- Instruction:
Reproduce the passage on Indian farmers word for word, the stretch from "Monsantos continuing genocide...The" through "to Chris Jordan.".

>> start Given text

Monsantos continuing genocide...The Great Seed Wars
There is no such thing as real freedom...if you can not grow your own food.

***********

This story has gone unreported in the U.S. to the American media's great shame. Monsanto has become like a large devouring monster but, having bought the U.S. Congress there is no one to take them on.

Thanks to Chris Jordan.

India's hidden climate change catastrophe

Over the past decade, as crops have failed year after year, 200,000 farmers have killed themselves


From futurist Stephan A. Schwartz - Trends That Will Affect Your Future …  India1_526973t
Sugali Nagamma holds a portrait of her husband, who killed himself by swallowing pesticide in front of her


By Alex Renton

Naryamaswamy Naik went to the cupboard and took out a tin of pesticide. Then he stood before his wife and children and drank it. "I don't know how much he had borrowed. I asked him, but he wouldn't say," Sugali Nagamma said, her tiny grandson playing at her feet. "I'd tell him: don't worry, we can sell the salt from our table."

Ms Nagamma, 41, showed us a picture of her husband – good-looking with an Elvis-style hairdo – on the day they married a quarter of a century ago. "He'd been unhappy for a month, but that day he was in a heavy depression. I tried to take the tin away from him but I couldn't. He died in front of us. The head of the family died in front of his wife and children – can you imagine?"

>> end Given text
>> start Excerpted records

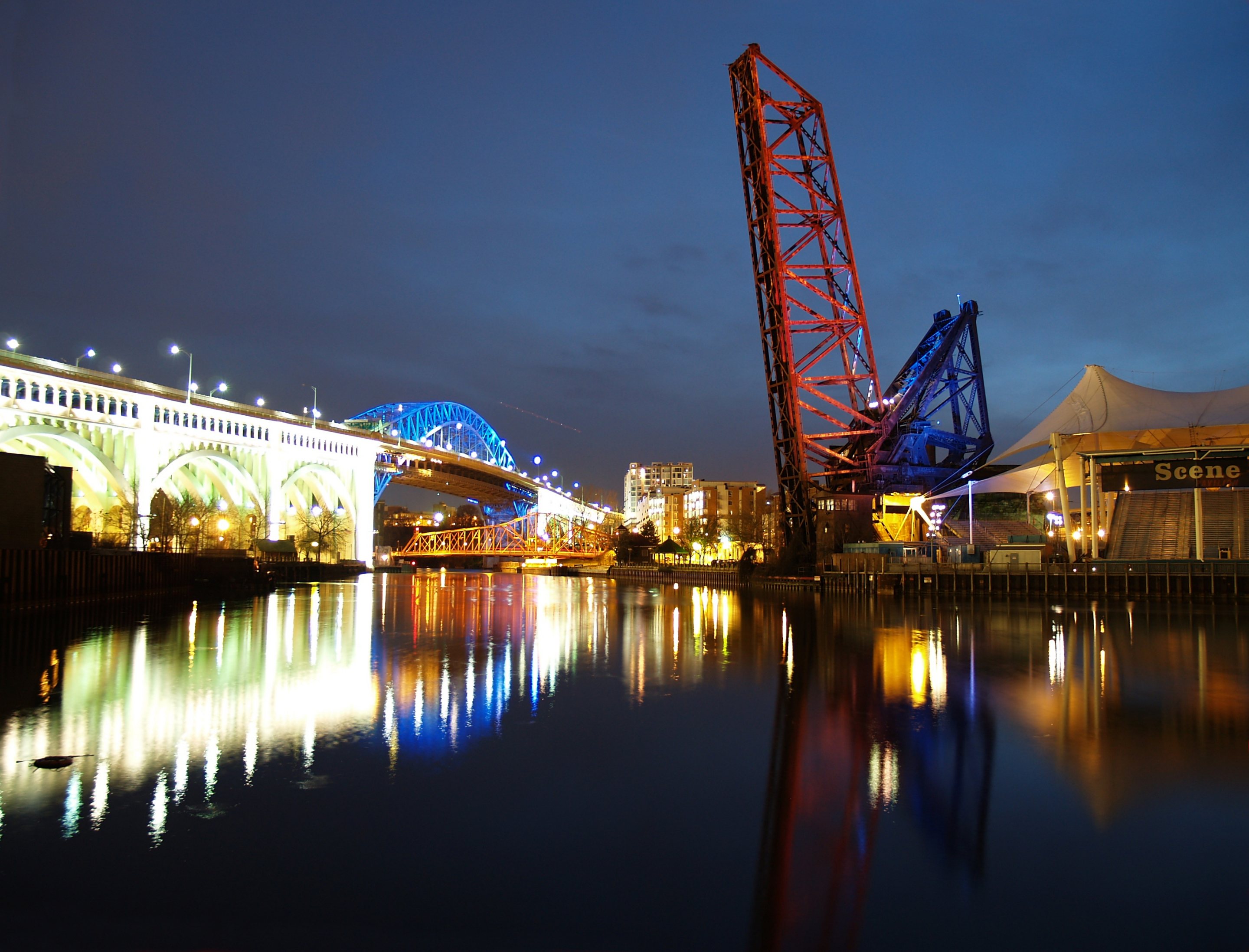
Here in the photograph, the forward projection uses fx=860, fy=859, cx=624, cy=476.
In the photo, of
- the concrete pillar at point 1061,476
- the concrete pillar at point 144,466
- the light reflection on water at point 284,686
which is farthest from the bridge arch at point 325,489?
the concrete pillar at point 1061,476

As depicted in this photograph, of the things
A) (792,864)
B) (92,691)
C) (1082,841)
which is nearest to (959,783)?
(1082,841)

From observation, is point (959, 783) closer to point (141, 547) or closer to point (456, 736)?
point (456, 736)

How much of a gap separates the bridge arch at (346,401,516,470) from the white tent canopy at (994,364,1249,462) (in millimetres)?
77609

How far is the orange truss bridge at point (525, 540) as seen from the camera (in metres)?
101

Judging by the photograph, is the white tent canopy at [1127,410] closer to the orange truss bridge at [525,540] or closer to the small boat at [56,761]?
the small boat at [56,761]

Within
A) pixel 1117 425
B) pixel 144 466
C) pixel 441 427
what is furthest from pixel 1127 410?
pixel 441 427

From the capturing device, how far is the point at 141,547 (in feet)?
172

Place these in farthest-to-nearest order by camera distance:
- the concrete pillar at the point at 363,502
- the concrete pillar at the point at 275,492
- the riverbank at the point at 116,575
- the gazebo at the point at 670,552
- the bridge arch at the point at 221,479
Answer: the concrete pillar at the point at 363,502, the gazebo at the point at 670,552, the concrete pillar at the point at 275,492, the bridge arch at the point at 221,479, the riverbank at the point at 116,575

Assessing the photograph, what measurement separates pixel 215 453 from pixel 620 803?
2586 inches

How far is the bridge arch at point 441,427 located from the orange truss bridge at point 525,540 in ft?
36.6

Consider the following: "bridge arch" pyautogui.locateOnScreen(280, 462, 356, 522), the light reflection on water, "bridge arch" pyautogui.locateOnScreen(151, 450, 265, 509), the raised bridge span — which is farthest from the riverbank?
"bridge arch" pyautogui.locateOnScreen(280, 462, 356, 522)

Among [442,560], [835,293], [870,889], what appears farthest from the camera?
[442,560]

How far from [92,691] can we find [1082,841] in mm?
13017

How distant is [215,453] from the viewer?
65.8m
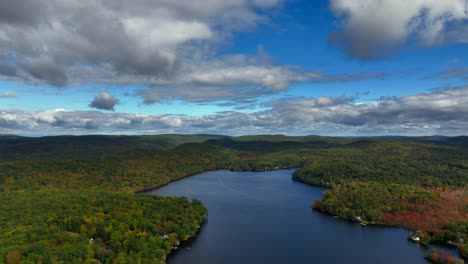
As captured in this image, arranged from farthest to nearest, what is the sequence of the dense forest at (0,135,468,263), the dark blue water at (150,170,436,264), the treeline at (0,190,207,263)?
the dark blue water at (150,170,436,264)
the dense forest at (0,135,468,263)
the treeline at (0,190,207,263)

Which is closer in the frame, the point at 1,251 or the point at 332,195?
the point at 1,251

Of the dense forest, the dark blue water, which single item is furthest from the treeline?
the dark blue water

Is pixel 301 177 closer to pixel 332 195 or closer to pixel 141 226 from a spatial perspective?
pixel 332 195

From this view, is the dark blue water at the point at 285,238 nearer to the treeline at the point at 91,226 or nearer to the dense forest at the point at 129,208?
the dense forest at the point at 129,208

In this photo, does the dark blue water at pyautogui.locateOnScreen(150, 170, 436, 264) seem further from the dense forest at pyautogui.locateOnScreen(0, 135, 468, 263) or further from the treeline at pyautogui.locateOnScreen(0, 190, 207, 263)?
the treeline at pyautogui.locateOnScreen(0, 190, 207, 263)

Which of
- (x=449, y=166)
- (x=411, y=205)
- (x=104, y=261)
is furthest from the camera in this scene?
(x=449, y=166)

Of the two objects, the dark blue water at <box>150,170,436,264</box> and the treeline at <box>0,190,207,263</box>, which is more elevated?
the treeline at <box>0,190,207,263</box>

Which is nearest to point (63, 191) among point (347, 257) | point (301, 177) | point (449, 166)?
point (347, 257)

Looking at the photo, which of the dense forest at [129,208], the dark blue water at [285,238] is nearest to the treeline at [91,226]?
the dense forest at [129,208]

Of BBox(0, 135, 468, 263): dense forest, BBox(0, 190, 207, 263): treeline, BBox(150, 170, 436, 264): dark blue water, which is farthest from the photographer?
BBox(150, 170, 436, 264): dark blue water

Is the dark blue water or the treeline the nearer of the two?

>> end Excerpted records

- Task result:
Monsantos continuing genocide...The Great Seed Wars
There is no such thing as real freedom...if you can not grow your own food.

***********

This story has gone unreported in the U.S. to the American media's great shame. Monsanto has become like a large devouring monster but, having bought the U.S. Congress there is no one to take them on.

Thanks to Chris Jordan.